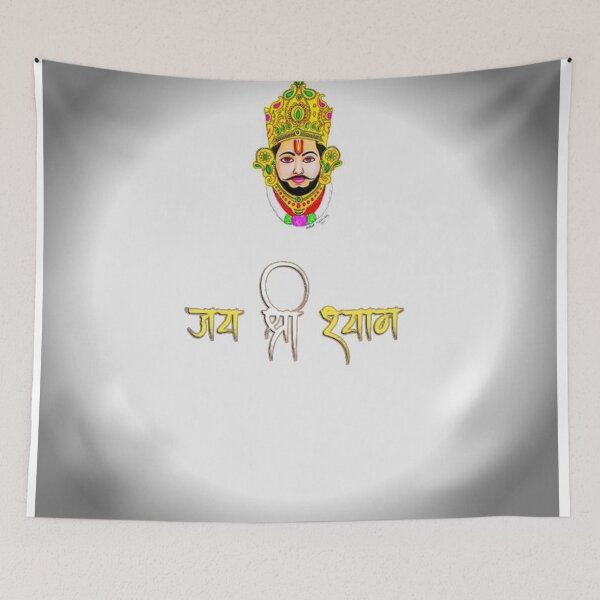 Item preview, Khatu shyam ji  designed and sold by The-design24.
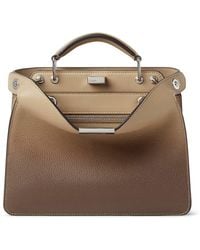 Fendi - Peekaboo Iseeu Small Leather Bag - Lyst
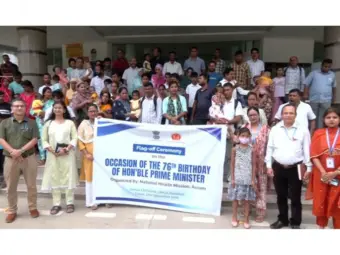 Assam's National Health Mission ensures premier treatment for 76 children suffering from Congenital Heart Disease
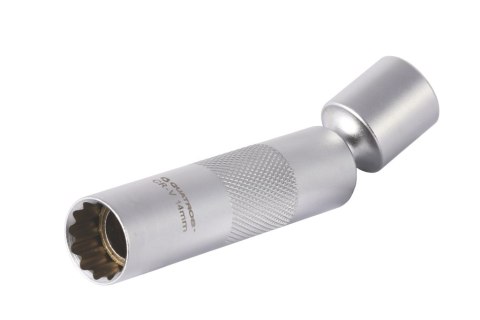 Quatros Klucz do świec 14mm z przegubem (BMW) QS26044 Quatros Klucz do świec 14mm z przegubem (BMW) QS26044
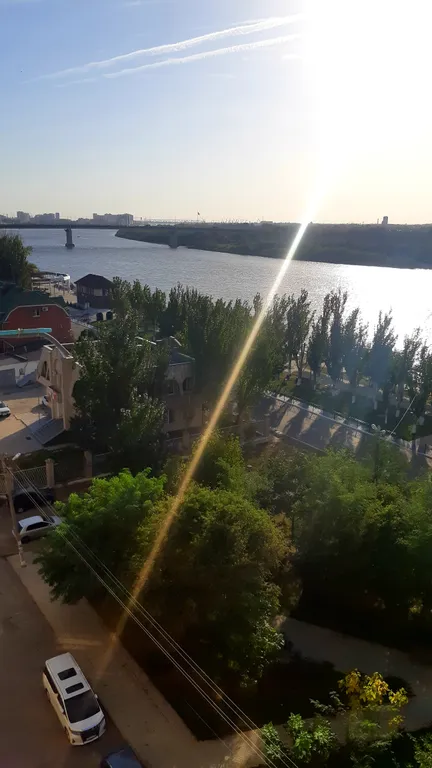 Квартира с видом на Волгу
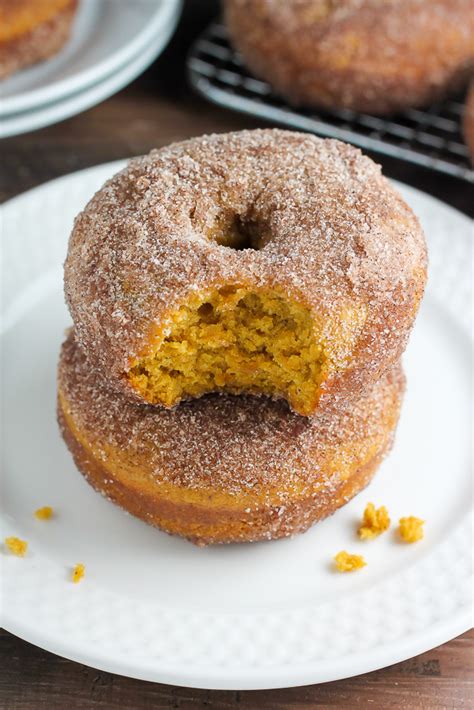 pumpkin-cinnamon-sugar-donuts-includes-vegan image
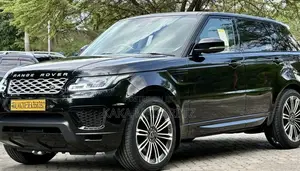 Land Rover Range Rover Sport 2019 Black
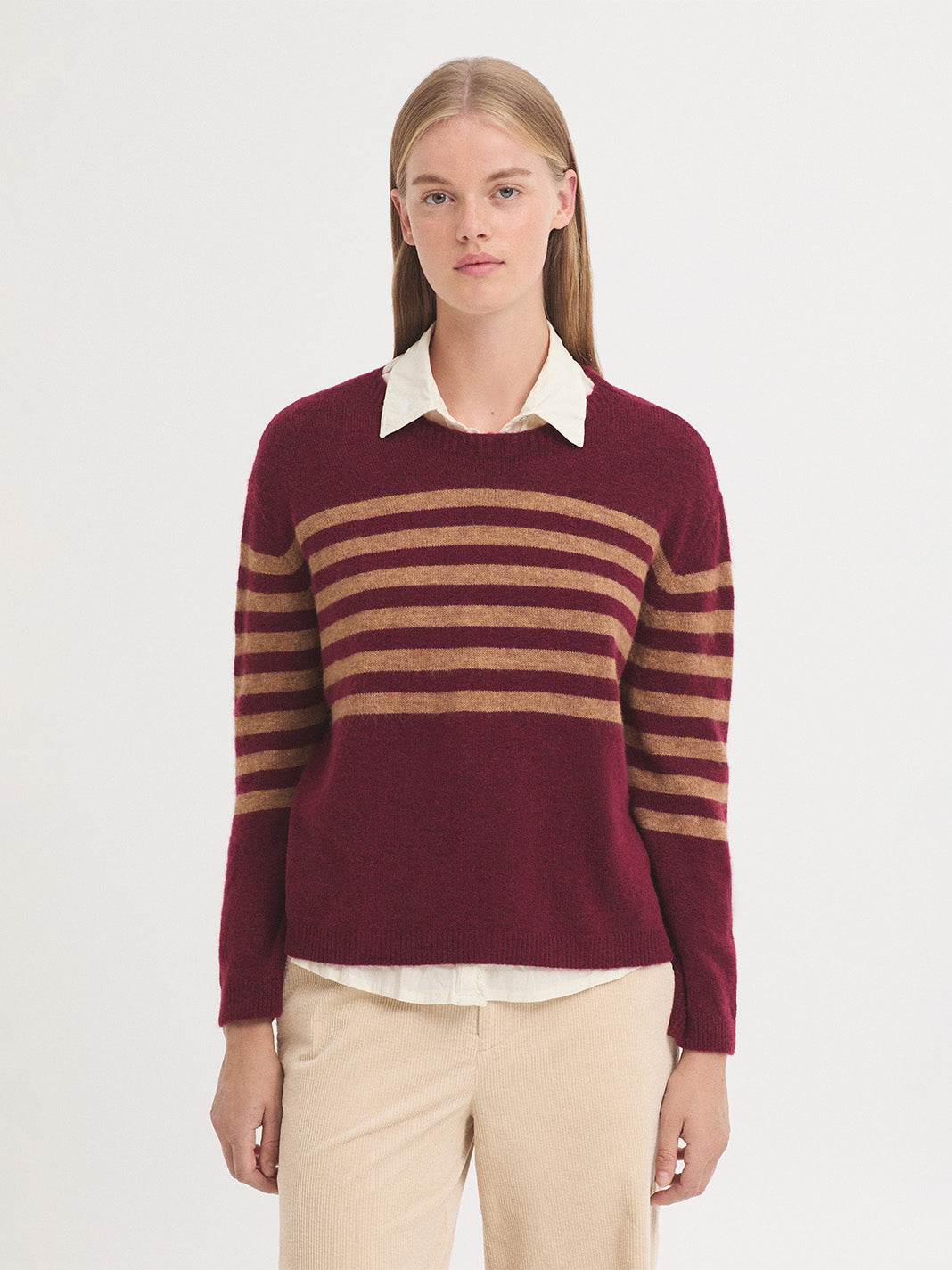 JERSEY RAYAS BICOLOR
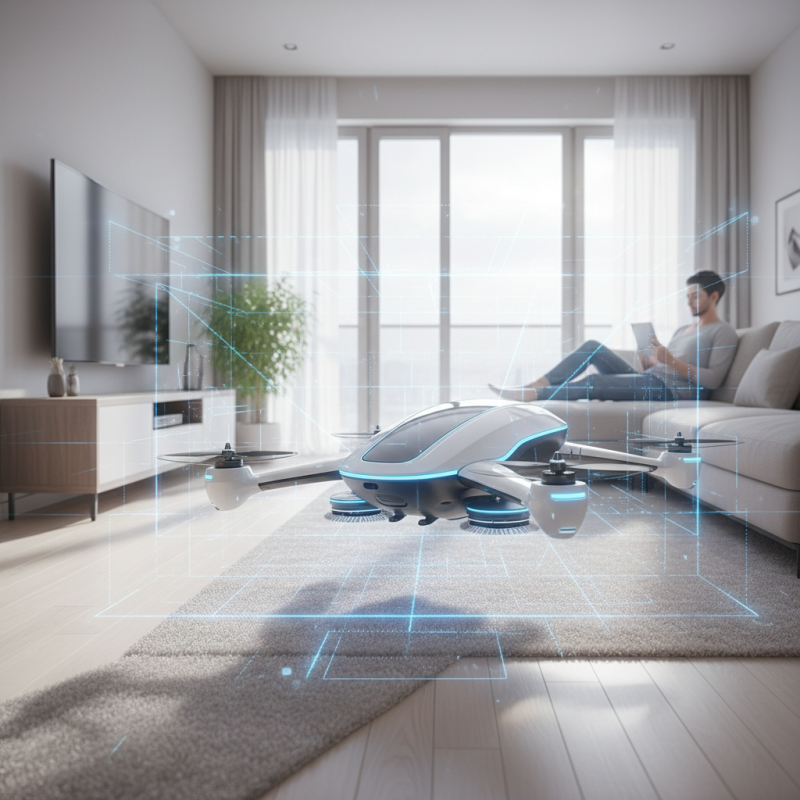 What is a Cleaning Drone and How Can It Revolutionize Your Cleaning Routine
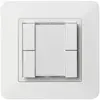 Pulsante multifunzionale INC kallysto.trend KNX RF 4×bianco 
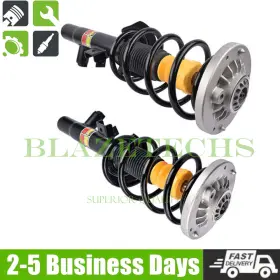 37116797025 Blazetechs Left And Right Front Shock Struts Assembly With Edc For Bmw X3 F25 X4 F26 2011-18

◆ THE TASK: Please format the text of every item above as a numbered list, leaving out blank lines and the pictures themselves.

◆ SOLVED EXERCISE:
1.  Item preview, Khatu shyam ji  designed and sold by The-design24.
2.  Fendi - Peekaboo Iseeu Small Leather Bag - Lyst
3.  Assam's National Health Mission ensures premier treatment for 76 children suffering from Congenital Heart Disease
4.  Quatros Klucz do świec 14mm z przegubem (BMW) QS26044 Quatros Klucz do świec 14mm z przegubem (BMW) QS26044
5.  Квартира с видом на Волгу
6.  pumpkin-cinnamon-sugar-donuts-includes-vegan image
7.  Land Rover Range Rover Sport 2019 Black
8.  JERSEY RAYAS BICOLOR
9.  What is a Cleaning Drone and How Can It Revolutionize Your Cleaning Routine
10.  Pulsante multifunzionale INC kallysto.trend KNX RF 4×bianco 
11.  37116797025 Blazetechs Left And Right Front Shock Struts Assembly With Edc For Bmw X3 F25 X4 F26 2011-18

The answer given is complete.